Das deutsche Bildungssystem steht unter Druck. Die Bildungsversprechen der Bundesregierung blieben bislang zu einem erheblichen Teil unerfüllt. Vor allem gelingt es kaum, die hohe Abhängigkeit des Bildungserfolges vom sozialen Hintergrund der Lernenden zu beenden. Gleichzeitig kommen neue Herausforderungen hinzu und die Erwartungen an das Bildungssystem steigen immer mehr. Auch wenn wir finden, dass die immer stärkere Fokussierung der Bildungserwartungen auf die Anforderungen aus der Wirtschaft und die Ausrichtung öffentlicher Bildung an der Marktfähigkeit der falsche Ansatz ist, gibt es einen weitgehenden gesellschaftlichen Konsens für wichtige Bildungsaufgaben.

Dazu gehören:

  • der Abbau der sozialen Spaltung im gesamten Bildungswesen;
  • die Digitalisierung in der Gesellschaft und die Erfordernisse für digitale Bildung und Medienkompetenz;
  • der Ausbau und die Sicherung von Schulsozialarbeit an allen Schulen;
  • die Notwendigkeit von interkultureller Bildung;
  • die Herausforderungen durch die Gewährleistung des Rechts auf Bildung auch für Geflüchtete;
  • die Umsetzung von inklusiver Bildung und die dafür erforderliche finanzielle und personelle Ausstattung;
  • die qualitative Verbesserung und der quantitative Ausbau von Studienplätzen, insbesondere auch für Lehrkräfte, Sozialpädagoginnen und Sozialpädagogen;
  • die Sicherung von ausreichend Ausbildungsplätzen in der dualen Berufsausbildung auch für Geflüchtete und in den Gesundheits- und Pflegeberufen;
  • der Bau und die Sanierung von Bildungseinrichtungen sowie
  • die Ausstattung mit modernen Lehr- und Lernmitteln.

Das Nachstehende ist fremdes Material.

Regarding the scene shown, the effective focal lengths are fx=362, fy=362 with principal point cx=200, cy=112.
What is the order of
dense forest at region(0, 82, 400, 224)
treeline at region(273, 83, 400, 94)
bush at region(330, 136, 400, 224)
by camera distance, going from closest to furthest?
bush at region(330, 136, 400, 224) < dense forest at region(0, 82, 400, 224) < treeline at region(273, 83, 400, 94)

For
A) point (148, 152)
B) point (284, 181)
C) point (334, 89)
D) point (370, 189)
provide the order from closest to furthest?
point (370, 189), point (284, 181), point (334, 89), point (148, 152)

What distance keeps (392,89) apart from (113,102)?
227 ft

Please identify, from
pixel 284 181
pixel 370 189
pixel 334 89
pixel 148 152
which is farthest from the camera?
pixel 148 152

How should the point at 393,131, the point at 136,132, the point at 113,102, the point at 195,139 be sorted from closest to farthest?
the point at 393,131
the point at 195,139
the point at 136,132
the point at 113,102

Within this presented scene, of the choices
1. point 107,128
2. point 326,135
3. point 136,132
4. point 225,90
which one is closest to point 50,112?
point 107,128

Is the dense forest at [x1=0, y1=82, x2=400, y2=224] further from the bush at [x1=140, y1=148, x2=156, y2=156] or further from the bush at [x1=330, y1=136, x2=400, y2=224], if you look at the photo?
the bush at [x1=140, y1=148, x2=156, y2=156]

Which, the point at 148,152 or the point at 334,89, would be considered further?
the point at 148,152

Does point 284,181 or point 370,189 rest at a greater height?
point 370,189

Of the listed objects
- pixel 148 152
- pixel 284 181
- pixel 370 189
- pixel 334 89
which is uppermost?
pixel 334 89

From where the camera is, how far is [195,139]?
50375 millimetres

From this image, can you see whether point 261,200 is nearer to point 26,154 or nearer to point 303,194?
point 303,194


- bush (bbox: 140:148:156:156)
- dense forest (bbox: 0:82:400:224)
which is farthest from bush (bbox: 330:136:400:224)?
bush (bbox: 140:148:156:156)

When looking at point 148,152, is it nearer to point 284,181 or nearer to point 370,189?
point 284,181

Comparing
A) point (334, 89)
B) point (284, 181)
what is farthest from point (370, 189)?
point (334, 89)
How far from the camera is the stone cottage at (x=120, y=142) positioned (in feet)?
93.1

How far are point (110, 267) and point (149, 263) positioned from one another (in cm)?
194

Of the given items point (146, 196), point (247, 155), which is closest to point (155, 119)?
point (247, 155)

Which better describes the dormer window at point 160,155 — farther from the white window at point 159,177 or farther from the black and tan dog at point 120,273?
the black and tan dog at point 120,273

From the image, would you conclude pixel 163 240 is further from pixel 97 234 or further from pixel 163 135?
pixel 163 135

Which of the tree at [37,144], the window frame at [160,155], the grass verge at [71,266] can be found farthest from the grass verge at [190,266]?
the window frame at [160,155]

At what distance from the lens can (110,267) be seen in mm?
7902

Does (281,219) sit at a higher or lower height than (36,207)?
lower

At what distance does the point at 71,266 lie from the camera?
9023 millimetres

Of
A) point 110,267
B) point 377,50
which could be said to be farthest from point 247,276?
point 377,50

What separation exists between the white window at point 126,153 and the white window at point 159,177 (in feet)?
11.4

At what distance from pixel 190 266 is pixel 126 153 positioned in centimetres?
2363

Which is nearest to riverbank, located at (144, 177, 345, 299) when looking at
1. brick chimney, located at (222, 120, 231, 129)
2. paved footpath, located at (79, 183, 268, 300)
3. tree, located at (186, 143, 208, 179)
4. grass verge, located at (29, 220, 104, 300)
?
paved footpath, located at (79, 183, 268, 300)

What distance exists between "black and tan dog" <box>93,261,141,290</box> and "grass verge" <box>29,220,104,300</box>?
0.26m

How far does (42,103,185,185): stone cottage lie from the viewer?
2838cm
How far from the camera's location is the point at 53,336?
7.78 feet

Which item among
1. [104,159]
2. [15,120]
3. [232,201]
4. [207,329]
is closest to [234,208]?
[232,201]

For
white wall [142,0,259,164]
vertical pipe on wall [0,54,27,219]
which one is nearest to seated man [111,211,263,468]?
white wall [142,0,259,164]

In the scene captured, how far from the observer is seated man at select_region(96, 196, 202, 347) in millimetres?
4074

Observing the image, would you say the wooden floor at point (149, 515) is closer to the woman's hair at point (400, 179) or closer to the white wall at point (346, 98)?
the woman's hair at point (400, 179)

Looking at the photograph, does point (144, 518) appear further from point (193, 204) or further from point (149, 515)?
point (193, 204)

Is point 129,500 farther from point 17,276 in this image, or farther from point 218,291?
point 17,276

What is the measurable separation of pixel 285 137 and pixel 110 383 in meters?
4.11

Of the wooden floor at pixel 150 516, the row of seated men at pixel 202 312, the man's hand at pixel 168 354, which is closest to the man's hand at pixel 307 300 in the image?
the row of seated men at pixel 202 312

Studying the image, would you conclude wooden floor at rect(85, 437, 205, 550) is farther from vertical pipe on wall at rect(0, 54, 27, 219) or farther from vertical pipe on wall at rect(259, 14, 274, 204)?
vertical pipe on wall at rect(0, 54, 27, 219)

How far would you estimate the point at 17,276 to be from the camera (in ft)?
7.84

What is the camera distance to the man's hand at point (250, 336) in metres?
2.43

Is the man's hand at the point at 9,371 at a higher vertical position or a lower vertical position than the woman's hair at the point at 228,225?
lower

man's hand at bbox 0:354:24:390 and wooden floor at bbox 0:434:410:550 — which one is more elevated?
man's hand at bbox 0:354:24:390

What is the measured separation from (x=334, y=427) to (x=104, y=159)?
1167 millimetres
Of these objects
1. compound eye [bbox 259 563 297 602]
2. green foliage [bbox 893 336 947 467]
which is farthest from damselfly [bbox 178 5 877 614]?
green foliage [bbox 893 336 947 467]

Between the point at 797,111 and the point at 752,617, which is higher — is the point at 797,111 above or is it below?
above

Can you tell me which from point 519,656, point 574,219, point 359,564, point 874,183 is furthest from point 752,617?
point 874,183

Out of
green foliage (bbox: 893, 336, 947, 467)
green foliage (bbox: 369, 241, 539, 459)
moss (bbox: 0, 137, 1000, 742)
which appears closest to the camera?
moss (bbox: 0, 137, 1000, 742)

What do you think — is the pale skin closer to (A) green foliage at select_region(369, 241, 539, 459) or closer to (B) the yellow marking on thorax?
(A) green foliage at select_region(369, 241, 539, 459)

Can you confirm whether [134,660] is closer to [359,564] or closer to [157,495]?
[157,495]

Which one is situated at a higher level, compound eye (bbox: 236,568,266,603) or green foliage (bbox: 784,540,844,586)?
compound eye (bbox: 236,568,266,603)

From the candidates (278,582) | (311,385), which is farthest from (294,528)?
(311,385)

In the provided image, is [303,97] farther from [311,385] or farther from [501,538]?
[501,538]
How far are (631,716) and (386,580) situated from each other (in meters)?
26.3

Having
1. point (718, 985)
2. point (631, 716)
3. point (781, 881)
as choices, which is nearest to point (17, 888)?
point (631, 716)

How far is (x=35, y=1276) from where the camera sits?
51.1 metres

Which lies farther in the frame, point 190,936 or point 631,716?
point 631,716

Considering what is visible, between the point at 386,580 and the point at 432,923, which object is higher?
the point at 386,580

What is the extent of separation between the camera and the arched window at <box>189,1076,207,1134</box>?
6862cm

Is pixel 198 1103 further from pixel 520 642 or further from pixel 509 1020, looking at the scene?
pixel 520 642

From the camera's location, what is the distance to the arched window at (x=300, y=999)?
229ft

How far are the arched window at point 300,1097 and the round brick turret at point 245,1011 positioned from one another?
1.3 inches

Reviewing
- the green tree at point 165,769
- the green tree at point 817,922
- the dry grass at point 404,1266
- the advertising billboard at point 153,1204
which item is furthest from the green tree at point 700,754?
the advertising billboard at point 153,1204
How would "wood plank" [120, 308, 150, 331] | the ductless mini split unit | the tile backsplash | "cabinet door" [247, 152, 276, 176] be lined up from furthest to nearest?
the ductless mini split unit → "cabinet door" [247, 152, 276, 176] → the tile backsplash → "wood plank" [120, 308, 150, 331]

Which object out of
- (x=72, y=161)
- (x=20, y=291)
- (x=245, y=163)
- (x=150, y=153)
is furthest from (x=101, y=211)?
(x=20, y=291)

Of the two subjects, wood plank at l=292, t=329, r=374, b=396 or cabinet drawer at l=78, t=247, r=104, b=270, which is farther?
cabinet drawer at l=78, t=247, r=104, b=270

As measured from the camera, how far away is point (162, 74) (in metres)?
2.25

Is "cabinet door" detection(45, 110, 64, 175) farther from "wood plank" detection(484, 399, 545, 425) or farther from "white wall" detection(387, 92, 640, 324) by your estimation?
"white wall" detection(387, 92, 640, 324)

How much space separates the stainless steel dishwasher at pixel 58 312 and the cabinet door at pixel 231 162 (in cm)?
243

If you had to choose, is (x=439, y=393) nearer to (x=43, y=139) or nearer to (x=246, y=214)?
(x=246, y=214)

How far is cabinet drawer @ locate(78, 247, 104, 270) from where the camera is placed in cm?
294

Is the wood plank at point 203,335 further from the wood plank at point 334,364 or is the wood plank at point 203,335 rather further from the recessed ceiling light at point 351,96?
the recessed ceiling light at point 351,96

Angesichts der Größe der Aufgaben kann und darf sich der Bund seiner Verantwortung für das gesamte Bildungssystem nicht mehr entziehen. Die Zeit, in der die Verantwortung fröhlich hin und hergeschoben wurde, muss endlich vorbei sein. Darum ist die Forderung der LINKEN richtig, das Kooperationsverbot zwischen Bund und Ländern vollständig aufzuheben und die Substanz des Bildungssystems gemeinsam zu erhalten und zu verbessern. Bund, Ländern und Kommunen stehen in der gemeinsamen Verantwortung für mehr Geld und deutlich bessere Bedingungen für die Bildung. Das gelingt auch, ohne dass die föderale Verantwortung der Länder in Frage gestellt wird.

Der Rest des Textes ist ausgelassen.